The other type of provider that does well is the British boarding school: independent, autonomous and with a strong educational ethos. It is no surprise then that the third provider to score fourteen out of a possible fourteen, St Edmund’s College in Ware, is a traditional British boarding school, in fact the oldest Catholic boarding school in the country. There are only around thirty boarding schools accredited by the British Council, and nine of them are Centres of Excellence. On average, boarding school summer schools are in the top 30 per cent of schools in the country, while private-language-school-run residential centres are on average in the bottom 40 per cent.

There are emerging, though, a handful of year-round young learner specialists which show the same characteristics as the classic top-ranking private language schools. Melton College and Scarborough International, in Yorkshire, and Sidmouth International School, Globe English Centre and Isca, all in Devon, join Bell Young Learners as Centres of Excellence. Again these are all well-established with a strong educational ethos and top-notch child welfare standards. At the other end of the spectrum, the business English specialists are making a mark, with Accent, Kingsway and the London School of English joined by Linguarama London and York Associates, the latter coming straight in as a Centre of Excellence in its first British Council inspection.

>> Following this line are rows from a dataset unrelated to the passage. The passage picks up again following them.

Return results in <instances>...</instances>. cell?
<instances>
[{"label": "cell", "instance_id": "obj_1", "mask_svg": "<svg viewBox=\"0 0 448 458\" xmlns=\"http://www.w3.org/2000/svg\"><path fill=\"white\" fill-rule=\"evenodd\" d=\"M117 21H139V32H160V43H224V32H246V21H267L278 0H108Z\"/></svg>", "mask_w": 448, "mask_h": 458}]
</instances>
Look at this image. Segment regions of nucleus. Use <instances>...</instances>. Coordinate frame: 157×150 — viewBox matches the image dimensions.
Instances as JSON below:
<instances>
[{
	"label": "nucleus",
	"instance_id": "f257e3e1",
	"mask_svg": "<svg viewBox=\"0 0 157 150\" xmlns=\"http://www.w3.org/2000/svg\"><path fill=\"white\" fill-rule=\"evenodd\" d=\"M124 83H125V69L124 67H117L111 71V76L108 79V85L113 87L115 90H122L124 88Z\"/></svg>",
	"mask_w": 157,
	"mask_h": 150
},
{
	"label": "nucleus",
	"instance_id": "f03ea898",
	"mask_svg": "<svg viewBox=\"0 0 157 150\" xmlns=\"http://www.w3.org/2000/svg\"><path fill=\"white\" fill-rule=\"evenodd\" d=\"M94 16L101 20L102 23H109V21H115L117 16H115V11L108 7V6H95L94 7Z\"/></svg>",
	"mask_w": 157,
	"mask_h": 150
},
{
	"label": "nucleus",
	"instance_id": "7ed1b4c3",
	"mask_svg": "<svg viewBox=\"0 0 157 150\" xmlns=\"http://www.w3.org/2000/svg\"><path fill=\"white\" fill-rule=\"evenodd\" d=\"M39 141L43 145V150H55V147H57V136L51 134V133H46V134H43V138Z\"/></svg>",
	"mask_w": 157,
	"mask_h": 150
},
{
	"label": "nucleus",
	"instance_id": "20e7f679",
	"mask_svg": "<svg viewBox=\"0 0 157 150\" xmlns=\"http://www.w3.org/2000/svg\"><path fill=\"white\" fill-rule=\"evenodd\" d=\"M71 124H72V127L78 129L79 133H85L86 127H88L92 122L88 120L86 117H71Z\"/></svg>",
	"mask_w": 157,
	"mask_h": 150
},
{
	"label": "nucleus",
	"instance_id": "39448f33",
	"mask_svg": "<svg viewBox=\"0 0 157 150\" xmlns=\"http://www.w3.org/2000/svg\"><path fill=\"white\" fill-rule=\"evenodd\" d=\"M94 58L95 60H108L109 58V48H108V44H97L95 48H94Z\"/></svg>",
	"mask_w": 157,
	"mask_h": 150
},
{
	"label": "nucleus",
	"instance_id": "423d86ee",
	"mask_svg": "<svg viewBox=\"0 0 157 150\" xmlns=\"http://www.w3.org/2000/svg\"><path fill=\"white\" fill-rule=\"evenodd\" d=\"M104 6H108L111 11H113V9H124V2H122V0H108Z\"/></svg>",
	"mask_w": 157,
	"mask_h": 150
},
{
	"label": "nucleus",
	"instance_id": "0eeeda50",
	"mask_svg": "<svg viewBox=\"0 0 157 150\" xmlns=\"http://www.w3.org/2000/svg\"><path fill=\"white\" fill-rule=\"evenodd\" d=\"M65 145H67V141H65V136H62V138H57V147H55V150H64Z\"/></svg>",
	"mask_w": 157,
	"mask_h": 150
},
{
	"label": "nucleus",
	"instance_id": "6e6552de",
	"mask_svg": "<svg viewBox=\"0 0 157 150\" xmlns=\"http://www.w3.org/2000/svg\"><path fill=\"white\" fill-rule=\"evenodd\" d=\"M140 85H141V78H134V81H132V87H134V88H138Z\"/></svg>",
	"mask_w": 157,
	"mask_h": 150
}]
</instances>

The private sector, though, does not have it all its own way, particularly in Scotland. The eight Scots in our ranking are led by the University of Edinburgh – joint top university – and there are three further education colleges and one of Scotland’s few independent boarding schools, Fettes, against just two private language schools: ESC Scotland and IH Aberdeen. In part, this is because the number of private language schools is disproportionately low; most are relatively new and most of the traditional big names have been acquired by the large chains. It may also reflect Scotland’s historic tradition of state education, which stretches back over 600 years.

Overall, the university sector does well across the country – 25 per cent of all accredited university providers make it into the Centres of Excellence, and their average position – in the top 30 per cent – is only a little behind the boarding schools. Further education colleges also have a strong showing in the Centres of Excellence list and do better, on average, than many of the larger school chains.

Among the chains, smaller is better, with Bell (all three schools in the Centres of Excellence), St Giles (four out of five schools), Embassy (four out of six) and IH (three out of five) all excelling. There are also strong showings by individual schools from the bigger chains: including EF in Bristol and London, Kaplan Manchester, Stafford House, Brighton, and EC London all making it in for the first time. Overall, though, the larger chains still suffer from inconsistent results, with their junior summer operations particularly likely to let them down.